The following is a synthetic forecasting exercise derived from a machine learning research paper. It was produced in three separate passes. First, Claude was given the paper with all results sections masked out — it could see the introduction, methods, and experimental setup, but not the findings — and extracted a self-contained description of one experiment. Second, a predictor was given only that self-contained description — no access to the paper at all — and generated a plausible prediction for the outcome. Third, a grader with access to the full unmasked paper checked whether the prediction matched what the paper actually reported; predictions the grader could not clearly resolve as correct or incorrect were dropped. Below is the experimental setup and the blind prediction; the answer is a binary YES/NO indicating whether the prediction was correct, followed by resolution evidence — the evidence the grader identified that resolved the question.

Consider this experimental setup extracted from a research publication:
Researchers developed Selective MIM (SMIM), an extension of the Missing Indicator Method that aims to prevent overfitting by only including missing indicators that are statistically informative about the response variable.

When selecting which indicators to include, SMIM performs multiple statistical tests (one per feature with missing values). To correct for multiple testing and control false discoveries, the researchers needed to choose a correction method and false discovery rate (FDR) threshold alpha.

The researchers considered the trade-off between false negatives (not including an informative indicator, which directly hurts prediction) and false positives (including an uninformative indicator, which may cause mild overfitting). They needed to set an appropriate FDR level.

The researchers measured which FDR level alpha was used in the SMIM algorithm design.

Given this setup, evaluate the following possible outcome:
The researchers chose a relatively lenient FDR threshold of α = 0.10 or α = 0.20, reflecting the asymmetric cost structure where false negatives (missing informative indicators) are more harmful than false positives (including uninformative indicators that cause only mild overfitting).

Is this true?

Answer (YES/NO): YES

--------------------------------------------------

- **Problem to work on**:
Could the entire listing be repeated exactly as written?

- **Response to the exercise**:
The following is a synthetic forecasting exercise derived from a machine learning research paper. It was produced in three separate passes. First, Claude was given the paper with all results sections masked out — it could see the introduction, methods, and experimental setup, but not the findings — and extracted a self-contained description of one experiment. Second, a predictor was given only that self-contained description — no access to the paper at all — and generated a plausible prediction for the outcome. Third, a grader with access to the full unmasked paper checked whether the prediction matched what the paper actually reported; predictions the grader could not clearly resolve as correct or incorrect were dropped. Below is the experimental setup and the blind prediction; the answer is a binary YES/NO indicating whether the prediction was correct, followed by resolution evidence — the evidence the grader identified that resolved the question.

Consider this experimental setup extracted from a research publication:
Researchers developed Selective MIM (SMIM), an extension of the Missing Indicator Method that aims to prevent overfitting by only including missing indicators that are statistically informative about the response variable.

When selecting which indicators to include, SMIM performs multiple statistical tests (one per feature with missing values). To correct for multiple testing and control false discoveries, the researchers needed to choose a correction method and false discovery rate (FDR) threshold alpha.

The researchers considered the trade-off between false negatives (not including an informative indicator, which directly hurts prediction) and false positives (including an uninformative indicator, which may cause mild overfitting). They needed to set an appropriate FDR level.

The researchers measured which FDR level alpha was used in the SMIM algorithm design.

Given this setup, evaluate the following possible outcome:
The researchers chose a relatively lenient FDR threshold of α = 0.10 or α = 0.20, reflecting the asymmetric cost structure where false negatives (missing informative indicators) are more harmful than false positives (including uninformative indicators that cause only mild overfitting).

Is this true?

Answer (YES/NO): YES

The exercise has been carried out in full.